A study published in the Open Access Journal suggests that the risk of invasive breast cancer in men may be related to infertility in a male partner. Breast cancer research. The authors surveyed 1998 men in England and Wales diagnosed with breast cancer, with 112 (5.6%) also reporting infertility and 383 (19.2%) having no children.
Breast cancer in men is less common than in women and its association with infertility to date studied only in small studies. Only one small study has suggested a possible link between men who give birth to children and breast cancer.
Authors from the Institute for Cancer Research (London, UK) investigated the potential relationship between self-inflicted infertility or the absence of children and the risk of breast cancer in men. Michael Jones and his colleagues surveyed 1998 men (under the age of 80) who were diagnosed with breast cancer between 2005 and 2017 and who lived in England and Wales. They were compared to 1,597 men as a control group who were not blood relatives. In the control group, 80 men reported infertility (5.0%).
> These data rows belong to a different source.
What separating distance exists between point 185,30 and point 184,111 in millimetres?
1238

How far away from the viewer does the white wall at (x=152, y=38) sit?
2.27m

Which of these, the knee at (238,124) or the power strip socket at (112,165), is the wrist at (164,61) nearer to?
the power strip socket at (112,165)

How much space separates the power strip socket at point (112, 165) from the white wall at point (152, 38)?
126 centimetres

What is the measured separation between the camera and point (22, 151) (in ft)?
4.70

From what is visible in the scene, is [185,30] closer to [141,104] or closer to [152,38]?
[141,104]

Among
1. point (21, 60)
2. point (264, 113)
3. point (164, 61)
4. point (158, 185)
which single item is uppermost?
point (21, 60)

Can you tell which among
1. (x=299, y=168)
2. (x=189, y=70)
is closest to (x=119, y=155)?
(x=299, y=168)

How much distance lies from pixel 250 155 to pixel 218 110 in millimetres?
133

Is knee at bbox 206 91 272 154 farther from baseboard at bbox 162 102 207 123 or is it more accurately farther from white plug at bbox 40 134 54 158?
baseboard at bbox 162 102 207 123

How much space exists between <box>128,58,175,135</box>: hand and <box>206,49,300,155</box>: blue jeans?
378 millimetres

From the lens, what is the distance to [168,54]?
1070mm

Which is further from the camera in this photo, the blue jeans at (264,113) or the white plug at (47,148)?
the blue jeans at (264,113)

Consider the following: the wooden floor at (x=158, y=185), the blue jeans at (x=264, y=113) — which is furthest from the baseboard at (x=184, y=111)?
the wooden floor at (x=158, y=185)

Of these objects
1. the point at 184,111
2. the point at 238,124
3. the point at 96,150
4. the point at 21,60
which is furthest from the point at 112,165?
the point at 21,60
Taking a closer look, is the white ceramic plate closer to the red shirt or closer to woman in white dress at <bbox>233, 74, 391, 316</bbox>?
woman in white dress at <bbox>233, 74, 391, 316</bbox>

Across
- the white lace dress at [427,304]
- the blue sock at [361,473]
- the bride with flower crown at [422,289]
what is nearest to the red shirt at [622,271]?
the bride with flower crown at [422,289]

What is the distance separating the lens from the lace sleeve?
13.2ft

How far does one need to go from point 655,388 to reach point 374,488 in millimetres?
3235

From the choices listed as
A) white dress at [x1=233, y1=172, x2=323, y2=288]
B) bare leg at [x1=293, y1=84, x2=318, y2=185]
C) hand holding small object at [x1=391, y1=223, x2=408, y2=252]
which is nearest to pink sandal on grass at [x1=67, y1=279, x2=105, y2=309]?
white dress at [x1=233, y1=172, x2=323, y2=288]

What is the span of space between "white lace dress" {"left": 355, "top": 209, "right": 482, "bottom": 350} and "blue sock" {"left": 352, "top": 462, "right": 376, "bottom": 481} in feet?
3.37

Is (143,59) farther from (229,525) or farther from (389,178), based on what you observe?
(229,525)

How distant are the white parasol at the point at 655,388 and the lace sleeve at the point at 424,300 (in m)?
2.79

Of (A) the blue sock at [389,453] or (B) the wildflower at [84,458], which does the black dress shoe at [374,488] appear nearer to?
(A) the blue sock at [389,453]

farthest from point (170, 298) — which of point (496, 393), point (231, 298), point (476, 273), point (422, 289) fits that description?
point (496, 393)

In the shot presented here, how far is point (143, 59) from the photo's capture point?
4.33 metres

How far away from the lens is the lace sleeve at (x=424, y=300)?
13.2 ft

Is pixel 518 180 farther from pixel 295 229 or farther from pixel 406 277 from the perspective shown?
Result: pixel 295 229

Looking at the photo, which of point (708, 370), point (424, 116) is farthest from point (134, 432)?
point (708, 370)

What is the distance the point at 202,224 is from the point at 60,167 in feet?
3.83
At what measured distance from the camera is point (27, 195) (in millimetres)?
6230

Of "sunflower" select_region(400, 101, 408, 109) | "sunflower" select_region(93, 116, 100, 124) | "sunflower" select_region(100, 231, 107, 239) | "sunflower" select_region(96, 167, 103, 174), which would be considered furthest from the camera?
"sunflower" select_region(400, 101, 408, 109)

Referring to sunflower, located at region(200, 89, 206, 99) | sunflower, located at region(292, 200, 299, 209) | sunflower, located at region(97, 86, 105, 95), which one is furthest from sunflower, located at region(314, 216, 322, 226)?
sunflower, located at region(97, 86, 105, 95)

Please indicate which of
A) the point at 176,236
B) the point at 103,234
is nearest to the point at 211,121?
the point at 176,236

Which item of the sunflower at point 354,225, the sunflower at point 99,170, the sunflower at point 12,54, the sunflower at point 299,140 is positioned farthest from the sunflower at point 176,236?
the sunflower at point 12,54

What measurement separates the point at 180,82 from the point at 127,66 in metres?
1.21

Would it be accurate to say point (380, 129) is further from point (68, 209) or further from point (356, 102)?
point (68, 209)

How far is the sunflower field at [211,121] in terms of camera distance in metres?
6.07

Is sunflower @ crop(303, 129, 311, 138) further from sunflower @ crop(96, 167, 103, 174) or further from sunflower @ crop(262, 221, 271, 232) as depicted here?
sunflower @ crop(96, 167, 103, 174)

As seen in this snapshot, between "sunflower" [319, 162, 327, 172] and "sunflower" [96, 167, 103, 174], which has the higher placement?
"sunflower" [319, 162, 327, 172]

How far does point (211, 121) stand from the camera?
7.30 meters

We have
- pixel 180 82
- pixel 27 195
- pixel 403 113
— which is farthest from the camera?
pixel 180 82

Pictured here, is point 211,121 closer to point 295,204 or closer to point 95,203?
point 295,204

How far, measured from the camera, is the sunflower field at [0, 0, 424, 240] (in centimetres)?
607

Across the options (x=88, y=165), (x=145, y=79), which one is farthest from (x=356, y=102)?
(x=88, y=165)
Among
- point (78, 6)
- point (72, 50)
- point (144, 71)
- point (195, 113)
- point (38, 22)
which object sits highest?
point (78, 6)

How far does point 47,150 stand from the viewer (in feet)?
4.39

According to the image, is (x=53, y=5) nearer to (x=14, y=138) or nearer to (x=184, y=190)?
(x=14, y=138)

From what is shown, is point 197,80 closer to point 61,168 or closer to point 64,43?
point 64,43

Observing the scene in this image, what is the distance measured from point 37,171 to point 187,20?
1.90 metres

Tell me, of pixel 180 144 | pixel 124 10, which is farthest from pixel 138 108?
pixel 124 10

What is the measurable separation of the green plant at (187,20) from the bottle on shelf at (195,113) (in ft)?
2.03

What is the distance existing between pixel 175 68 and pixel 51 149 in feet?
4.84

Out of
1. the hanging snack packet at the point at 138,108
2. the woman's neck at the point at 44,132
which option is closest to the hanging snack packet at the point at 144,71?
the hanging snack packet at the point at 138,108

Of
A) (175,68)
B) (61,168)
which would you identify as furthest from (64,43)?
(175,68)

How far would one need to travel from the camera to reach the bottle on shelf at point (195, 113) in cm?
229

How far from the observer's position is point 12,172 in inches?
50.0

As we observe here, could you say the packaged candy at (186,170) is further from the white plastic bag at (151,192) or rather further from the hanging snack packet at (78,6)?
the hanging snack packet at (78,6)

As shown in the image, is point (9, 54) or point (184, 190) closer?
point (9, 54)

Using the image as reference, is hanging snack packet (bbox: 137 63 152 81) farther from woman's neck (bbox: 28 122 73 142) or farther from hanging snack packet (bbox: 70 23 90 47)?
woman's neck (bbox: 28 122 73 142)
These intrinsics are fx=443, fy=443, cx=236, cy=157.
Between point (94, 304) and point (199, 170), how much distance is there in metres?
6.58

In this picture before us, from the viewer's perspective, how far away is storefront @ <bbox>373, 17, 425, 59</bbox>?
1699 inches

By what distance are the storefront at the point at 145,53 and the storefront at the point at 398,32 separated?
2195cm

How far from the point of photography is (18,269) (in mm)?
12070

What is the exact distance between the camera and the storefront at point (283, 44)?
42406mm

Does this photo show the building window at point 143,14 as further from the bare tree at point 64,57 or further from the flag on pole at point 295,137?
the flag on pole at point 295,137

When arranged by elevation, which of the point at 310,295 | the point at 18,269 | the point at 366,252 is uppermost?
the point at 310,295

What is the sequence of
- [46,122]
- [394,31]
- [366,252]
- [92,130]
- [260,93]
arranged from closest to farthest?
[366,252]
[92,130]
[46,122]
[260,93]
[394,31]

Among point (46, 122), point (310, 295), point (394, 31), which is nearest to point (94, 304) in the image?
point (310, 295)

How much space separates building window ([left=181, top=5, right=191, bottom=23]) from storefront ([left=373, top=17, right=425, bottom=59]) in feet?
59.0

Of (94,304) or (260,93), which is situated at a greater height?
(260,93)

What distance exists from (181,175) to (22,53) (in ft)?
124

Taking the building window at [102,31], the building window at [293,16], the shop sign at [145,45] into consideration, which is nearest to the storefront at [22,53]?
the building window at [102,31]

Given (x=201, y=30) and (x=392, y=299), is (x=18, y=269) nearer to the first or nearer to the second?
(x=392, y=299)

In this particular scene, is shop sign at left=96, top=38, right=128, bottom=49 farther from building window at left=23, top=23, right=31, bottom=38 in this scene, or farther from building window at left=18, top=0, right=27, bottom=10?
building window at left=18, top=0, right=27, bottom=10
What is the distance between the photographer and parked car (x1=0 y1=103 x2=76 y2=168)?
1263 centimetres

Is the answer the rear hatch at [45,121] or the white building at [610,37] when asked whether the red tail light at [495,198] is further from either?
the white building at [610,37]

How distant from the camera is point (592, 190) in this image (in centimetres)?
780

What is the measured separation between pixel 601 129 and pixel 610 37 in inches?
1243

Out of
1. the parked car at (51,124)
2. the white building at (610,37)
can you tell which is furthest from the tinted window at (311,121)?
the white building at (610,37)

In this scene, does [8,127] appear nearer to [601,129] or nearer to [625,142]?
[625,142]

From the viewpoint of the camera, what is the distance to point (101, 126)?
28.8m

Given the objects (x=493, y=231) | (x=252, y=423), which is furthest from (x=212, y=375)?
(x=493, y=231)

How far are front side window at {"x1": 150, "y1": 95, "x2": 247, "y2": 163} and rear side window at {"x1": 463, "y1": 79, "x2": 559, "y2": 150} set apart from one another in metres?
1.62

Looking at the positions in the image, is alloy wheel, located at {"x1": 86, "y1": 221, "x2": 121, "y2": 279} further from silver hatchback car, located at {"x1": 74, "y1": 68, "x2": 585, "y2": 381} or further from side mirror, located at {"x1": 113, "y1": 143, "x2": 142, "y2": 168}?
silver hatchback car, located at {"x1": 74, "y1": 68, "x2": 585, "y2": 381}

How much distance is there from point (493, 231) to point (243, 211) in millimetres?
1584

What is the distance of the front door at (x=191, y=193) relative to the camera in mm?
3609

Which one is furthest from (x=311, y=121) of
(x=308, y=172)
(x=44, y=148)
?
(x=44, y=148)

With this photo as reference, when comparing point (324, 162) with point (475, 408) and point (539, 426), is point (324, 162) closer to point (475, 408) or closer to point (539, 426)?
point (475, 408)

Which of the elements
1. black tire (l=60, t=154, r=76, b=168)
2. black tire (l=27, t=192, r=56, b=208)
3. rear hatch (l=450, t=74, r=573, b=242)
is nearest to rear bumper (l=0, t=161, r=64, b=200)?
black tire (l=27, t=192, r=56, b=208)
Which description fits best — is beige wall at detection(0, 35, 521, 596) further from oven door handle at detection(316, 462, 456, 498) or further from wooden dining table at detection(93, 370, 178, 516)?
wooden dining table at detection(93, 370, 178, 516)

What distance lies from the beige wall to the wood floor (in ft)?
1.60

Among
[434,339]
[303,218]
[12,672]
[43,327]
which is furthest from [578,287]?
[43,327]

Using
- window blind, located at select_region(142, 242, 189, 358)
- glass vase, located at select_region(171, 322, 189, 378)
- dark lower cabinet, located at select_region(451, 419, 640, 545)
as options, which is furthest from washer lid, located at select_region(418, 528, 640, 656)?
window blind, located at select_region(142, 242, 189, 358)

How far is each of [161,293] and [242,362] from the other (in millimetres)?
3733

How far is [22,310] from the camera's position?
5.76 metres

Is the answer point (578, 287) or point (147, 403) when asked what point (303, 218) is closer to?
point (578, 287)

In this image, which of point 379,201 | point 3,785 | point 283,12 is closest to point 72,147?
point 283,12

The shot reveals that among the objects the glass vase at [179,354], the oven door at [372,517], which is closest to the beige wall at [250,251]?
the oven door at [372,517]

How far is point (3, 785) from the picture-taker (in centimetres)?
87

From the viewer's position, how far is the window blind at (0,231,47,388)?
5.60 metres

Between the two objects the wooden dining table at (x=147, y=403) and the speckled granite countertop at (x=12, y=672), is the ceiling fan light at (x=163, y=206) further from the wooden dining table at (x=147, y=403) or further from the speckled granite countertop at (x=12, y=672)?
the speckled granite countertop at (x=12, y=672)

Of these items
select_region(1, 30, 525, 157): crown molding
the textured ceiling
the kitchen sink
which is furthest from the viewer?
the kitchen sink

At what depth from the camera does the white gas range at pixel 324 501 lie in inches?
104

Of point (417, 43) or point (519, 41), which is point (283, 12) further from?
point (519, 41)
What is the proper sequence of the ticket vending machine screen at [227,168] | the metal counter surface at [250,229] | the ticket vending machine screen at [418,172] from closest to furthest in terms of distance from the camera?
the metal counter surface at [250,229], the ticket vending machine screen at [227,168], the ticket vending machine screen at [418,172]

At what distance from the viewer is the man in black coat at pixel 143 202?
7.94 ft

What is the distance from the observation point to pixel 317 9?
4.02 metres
The risk of invasive breast cancer tumors (cancer cells that spread beyond the site where they first formed) was significantly associated with male infertility, based on data from 47 individuals with breast cancer (2.6%) compared with 22 control groups without cancer, but with infertility reported on its own (1,4). %). The authors did not find a significant association between breast cancer risk and partner infertility or if the source of infertility was unknown.
In further studies, the authors observed a greater number of men with breast cancer (383 men) who had no children compared with the control group (174 men). However, the authors warn that the absence of children does not fully reflect male infertility, as men may not have children for a number of cultural and social reasons.
The associated risk of breast cancer with infertility or no children was not significant based on 160 individuals with in situ breast cancer tumors (cancer cells that did not spread beyond where they first formed) compared with 1,597 control groups.
Michael Jones, co-author, said: “Our data suggest that there may be a link between male infertility and invasive breast cancer in men.”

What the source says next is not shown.